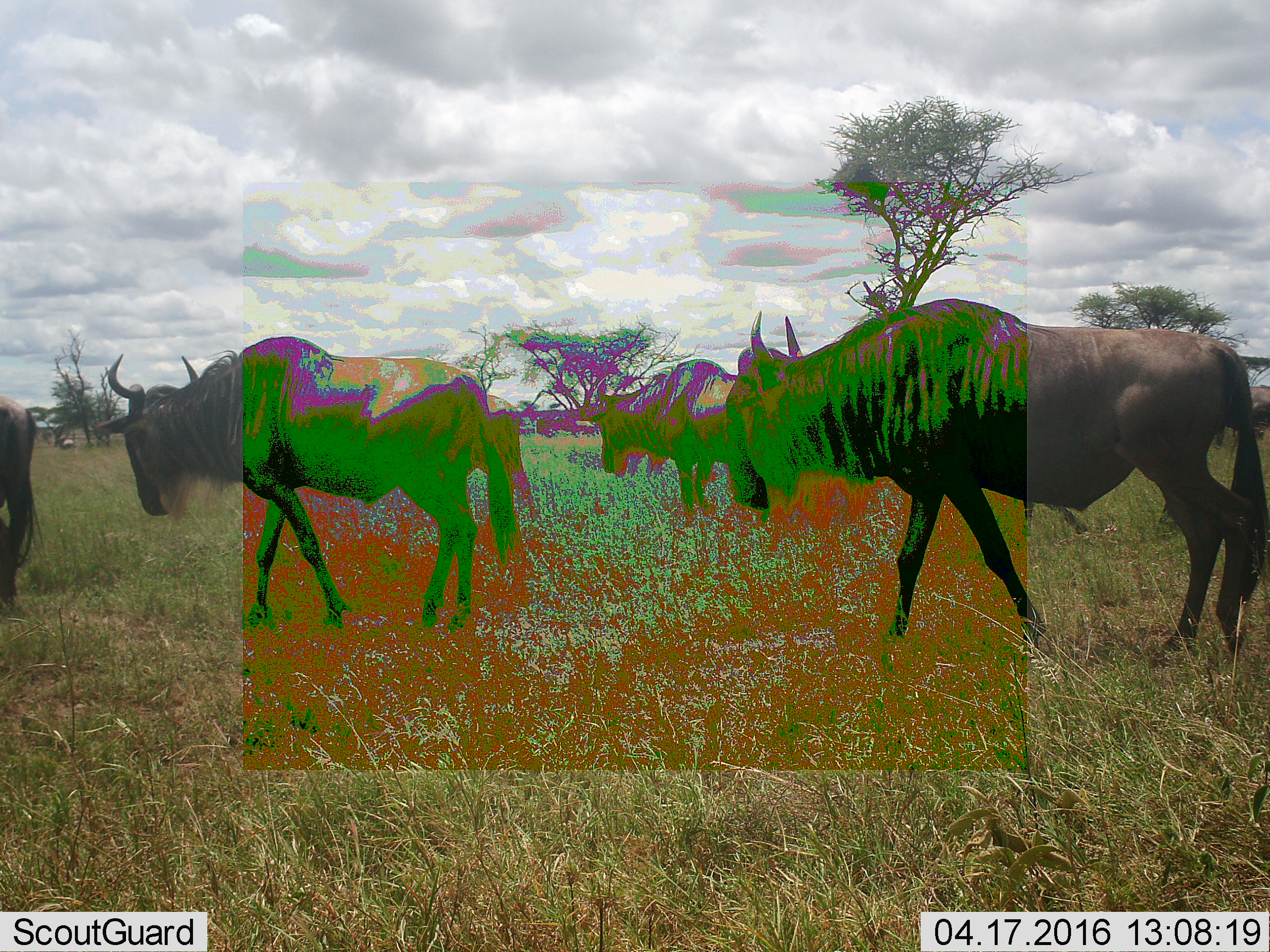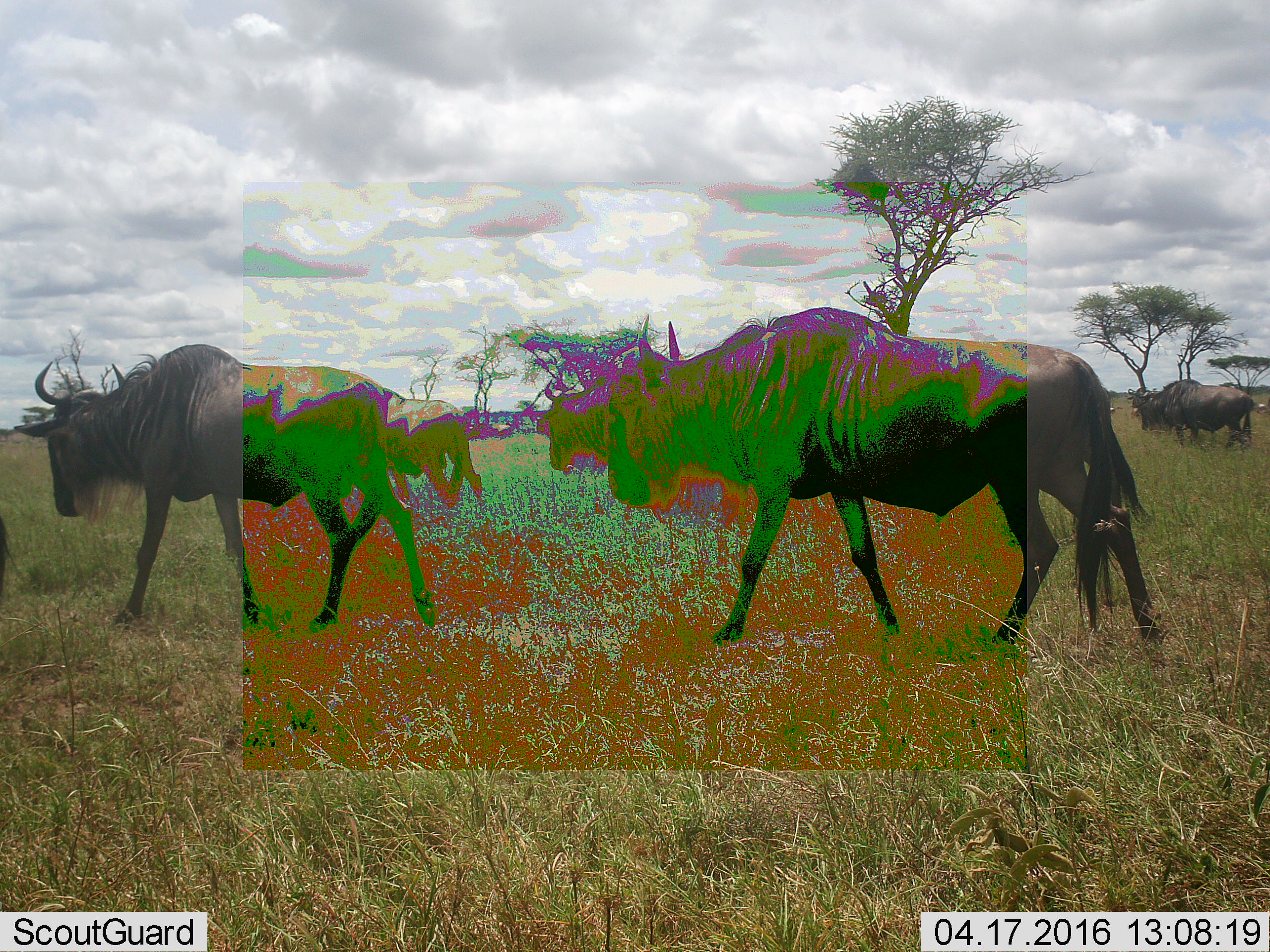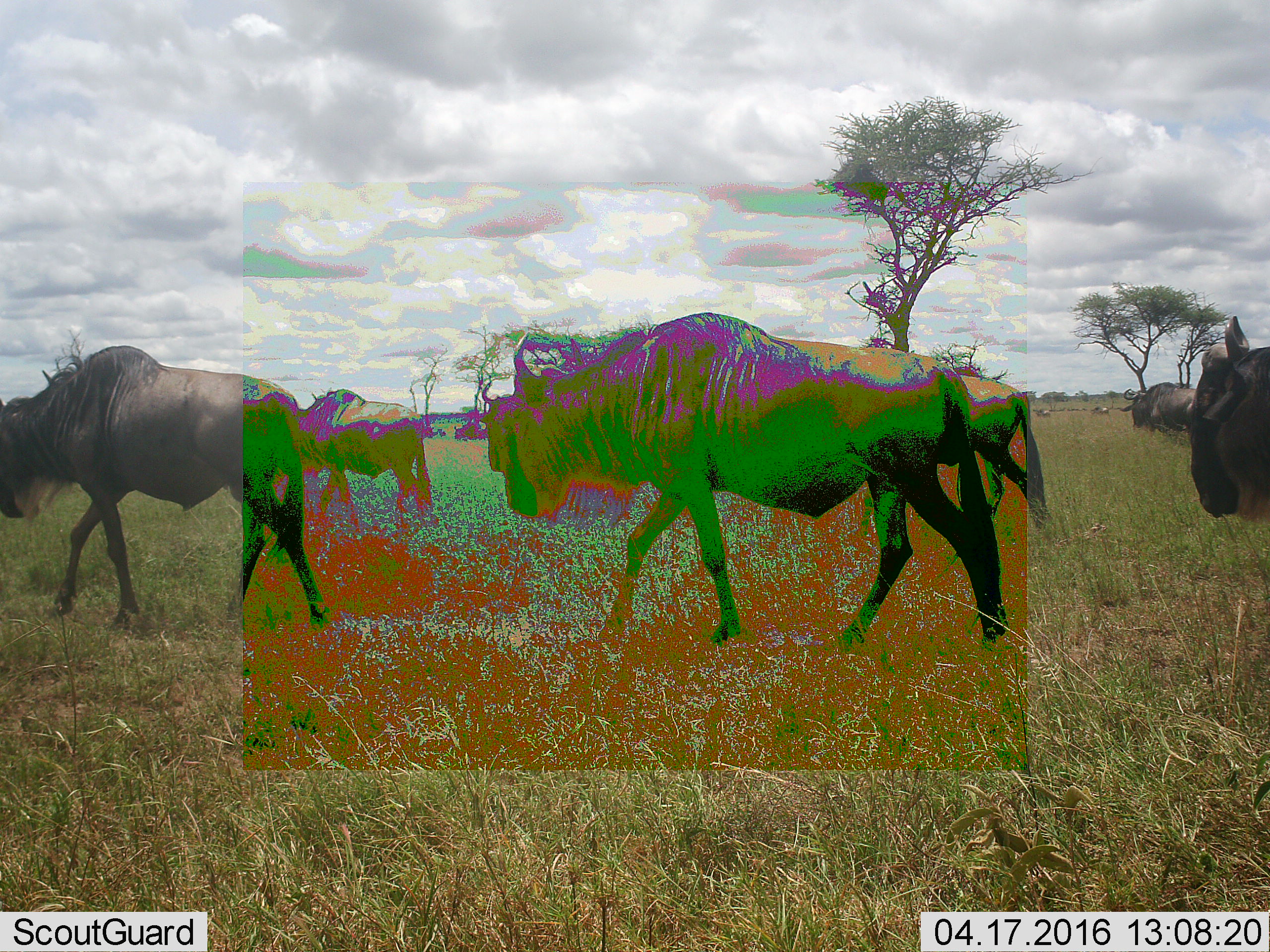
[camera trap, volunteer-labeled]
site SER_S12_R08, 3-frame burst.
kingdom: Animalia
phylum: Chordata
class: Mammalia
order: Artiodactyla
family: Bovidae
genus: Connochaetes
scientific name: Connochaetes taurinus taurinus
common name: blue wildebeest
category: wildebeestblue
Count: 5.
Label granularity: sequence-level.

..............................

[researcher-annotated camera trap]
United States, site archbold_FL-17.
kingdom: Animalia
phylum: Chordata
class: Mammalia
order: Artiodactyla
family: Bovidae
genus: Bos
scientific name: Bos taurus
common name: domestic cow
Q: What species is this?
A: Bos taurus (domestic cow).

..............................

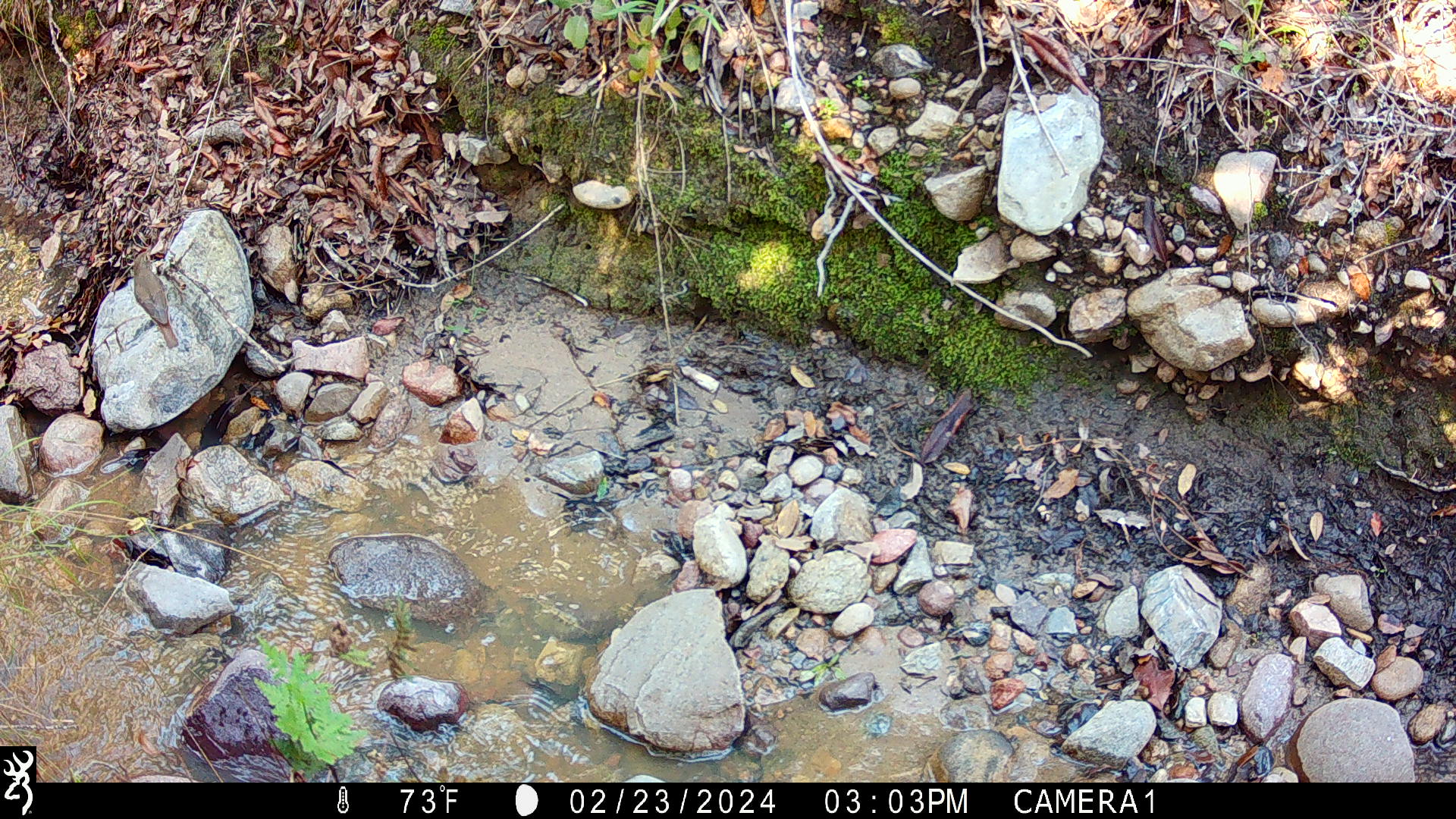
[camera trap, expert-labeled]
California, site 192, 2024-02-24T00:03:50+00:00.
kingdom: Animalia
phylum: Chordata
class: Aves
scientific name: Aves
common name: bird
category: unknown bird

..............................

What you have to do :: In the listing above, find the line containing "United States, site archbold_FL-17." and the line containing "A: Bos taurus (domestic cow).", then retype both and every line between them exactly, with nothing else.

Response to the task ::
United States, site archbold_FL-17.
kingdom: Animalia
phylum: Chordata
class: Mammalia
order: Artiodactyla
family: Bovidae
genus: Bos
scientific name: Bos taurus
common name: domestic cow
Q: What species is this?
A: Bos taurus (domestic cow).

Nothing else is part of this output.